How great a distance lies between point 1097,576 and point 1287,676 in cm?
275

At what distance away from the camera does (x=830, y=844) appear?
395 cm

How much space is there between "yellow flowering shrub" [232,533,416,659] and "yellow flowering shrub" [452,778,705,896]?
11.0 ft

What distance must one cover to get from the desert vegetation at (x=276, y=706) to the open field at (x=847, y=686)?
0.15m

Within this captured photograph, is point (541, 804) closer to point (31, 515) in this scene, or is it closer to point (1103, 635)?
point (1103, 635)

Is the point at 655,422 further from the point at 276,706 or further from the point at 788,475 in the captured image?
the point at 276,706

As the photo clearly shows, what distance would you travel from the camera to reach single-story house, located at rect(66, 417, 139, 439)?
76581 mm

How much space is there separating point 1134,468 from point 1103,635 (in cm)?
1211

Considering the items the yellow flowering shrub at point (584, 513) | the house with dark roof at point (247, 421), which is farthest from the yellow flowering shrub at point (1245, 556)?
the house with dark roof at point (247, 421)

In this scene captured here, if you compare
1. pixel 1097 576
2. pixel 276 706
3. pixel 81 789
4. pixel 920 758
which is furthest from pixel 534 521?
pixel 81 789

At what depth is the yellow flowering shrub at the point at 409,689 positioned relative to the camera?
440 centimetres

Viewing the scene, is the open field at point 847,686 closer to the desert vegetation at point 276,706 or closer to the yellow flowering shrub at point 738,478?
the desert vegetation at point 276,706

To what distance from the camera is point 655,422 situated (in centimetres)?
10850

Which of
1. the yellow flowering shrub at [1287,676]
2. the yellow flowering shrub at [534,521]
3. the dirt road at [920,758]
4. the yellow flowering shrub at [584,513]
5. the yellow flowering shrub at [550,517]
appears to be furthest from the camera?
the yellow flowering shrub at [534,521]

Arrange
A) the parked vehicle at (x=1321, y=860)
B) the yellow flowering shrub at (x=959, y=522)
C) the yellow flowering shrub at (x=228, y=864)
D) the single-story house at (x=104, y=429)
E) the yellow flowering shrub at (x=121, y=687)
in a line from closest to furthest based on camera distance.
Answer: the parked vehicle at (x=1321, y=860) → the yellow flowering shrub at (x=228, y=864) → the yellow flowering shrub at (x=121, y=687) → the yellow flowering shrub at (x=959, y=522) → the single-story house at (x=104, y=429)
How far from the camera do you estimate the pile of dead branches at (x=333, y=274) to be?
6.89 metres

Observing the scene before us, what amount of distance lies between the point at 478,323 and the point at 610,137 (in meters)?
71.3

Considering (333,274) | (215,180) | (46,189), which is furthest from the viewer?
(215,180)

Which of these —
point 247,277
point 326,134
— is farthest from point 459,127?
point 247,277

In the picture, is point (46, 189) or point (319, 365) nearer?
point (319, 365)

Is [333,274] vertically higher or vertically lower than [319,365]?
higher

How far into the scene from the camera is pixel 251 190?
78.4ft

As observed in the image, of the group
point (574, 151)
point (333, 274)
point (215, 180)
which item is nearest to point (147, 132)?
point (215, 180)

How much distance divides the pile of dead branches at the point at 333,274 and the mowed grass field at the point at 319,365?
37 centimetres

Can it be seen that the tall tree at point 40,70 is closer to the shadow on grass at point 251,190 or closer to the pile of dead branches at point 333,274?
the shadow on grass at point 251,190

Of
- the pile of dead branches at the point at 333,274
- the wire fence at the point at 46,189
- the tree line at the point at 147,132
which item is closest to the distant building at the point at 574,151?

Exercise instructions
Please repeat the listing above in full and exactly.

Result
How great a distance lies between point 1097,576 and point 1287,676 in cm?
275

At what distance away from the camera does (x=830, y=844) appear?
395 cm

How much space is there between "yellow flowering shrub" [232,533,416,659] and "yellow flowering shrub" [452,778,705,896]?
11.0 ft

What distance must one cover to get from the desert vegetation at (x=276, y=706) to the open field at (x=847, y=686)?
0.15m

Within this captured photograph, is point (541, 804) closer to point (31, 515) in this scene, or is it closer to point (1103, 635)?
point (1103, 635)

Is the point at 655,422 further from the point at 276,706 or further from the point at 788,475 in the captured image?
the point at 276,706

As the photo clearly shows, what distance would you travel from the camera to reach single-story house, located at rect(66, 417, 139, 439)?
76581 mm

How much space is there separating point 1134,468 from point 1103,635 (in cm)?
1211

Considering the items the yellow flowering shrub at point (584, 513) | the house with dark roof at point (247, 421), which is farthest from the yellow flowering shrub at point (1245, 556)?
the house with dark roof at point (247, 421)

In this scene captured here, if you compare
1. pixel 1097 576
2. pixel 276 706
3. pixel 81 789
4. pixel 920 758
which is furthest from pixel 534 521?
pixel 81 789

At what depth is the yellow flowering shrub at the point at 409,689 positioned relative to the camera?
440 centimetres

Viewing the scene, is the open field at point 847,686 closer to the desert vegetation at point 276,706 or closer to the yellow flowering shrub at point 738,478?
the desert vegetation at point 276,706

To what distance from the camera is point 655,422 situated (in centimetres)?
10850

Which of
1. the yellow flowering shrub at [1287,676]
2. the yellow flowering shrub at [534,521]
3. the dirt road at [920,758]
4. the yellow flowering shrub at [584,513]
5. the yellow flowering shrub at [550,517]
appears to be furthest from the camera?
the yellow flowering shrub at [534,521]

Arrange
A) the parked vehicle at (x=1321, y=860)
B) the yellow flowering shrub at (x=959, y=522)
C) the yellow flowering shrub at (x=228, y=864)
D) the single-story house at (x=104, y=429)
E) the yellow flowering shrub at (x=121, y=687)
in a line from closest to furthest based on camera distance.
Answer: the parked vehicle at (x=1321, y=860) → the yellow flowering shrub at (x=228, y=864) → the yellow flowering shrub at (x=121, y=687) → the yellow flowering shrub at (x=959, y=522) → the single-story house at (x=104, y=429)
How far from the camera do you estimate the pile of dead branches at (x=333, y=274) to be?
6.89 metres

Observing the scene before us, what amount of distance lies between the point at 478,323 and the point at 610,137 (in meters)?
71.3

Considering (333,274) | (215,180) | (46,189), which is furthest from the viewer?
(215,180)

Which of these —
point 247,277
point 326,134
— is farthest from point 459,127?
point 247,277

In the picture, is point (46, 189) or point (319, 365) nearer?
point (319, 365)

Is [333,274] vertically higher or vertically lower than [319,365]?
higher

How far into the scene from the camera is pixel 251 190?
78.4ft

As observed in the image, of the group
point (574, 151)
point (333, 274)
point (215, 180)
which item is nearest to point (147, 132)?
point (215, 180)

How much distance divides the pile of dead branches at the point at 333,274 and the mowed grass field at the point at 319,365?
37 centimetres

Can it be seen that the tall tree at point 40,70 is closer to the shadow on grass at point 251,190 or closer to the pile of dead branches at point 333,274?
the shadow on grass at point 251,190

Of
- the pile of dead branches at the point at 333,274
- the wire fence at the point at 46,189
- the tree line at the point at 147,132
which item is closest to the distant building at the point at 574,151?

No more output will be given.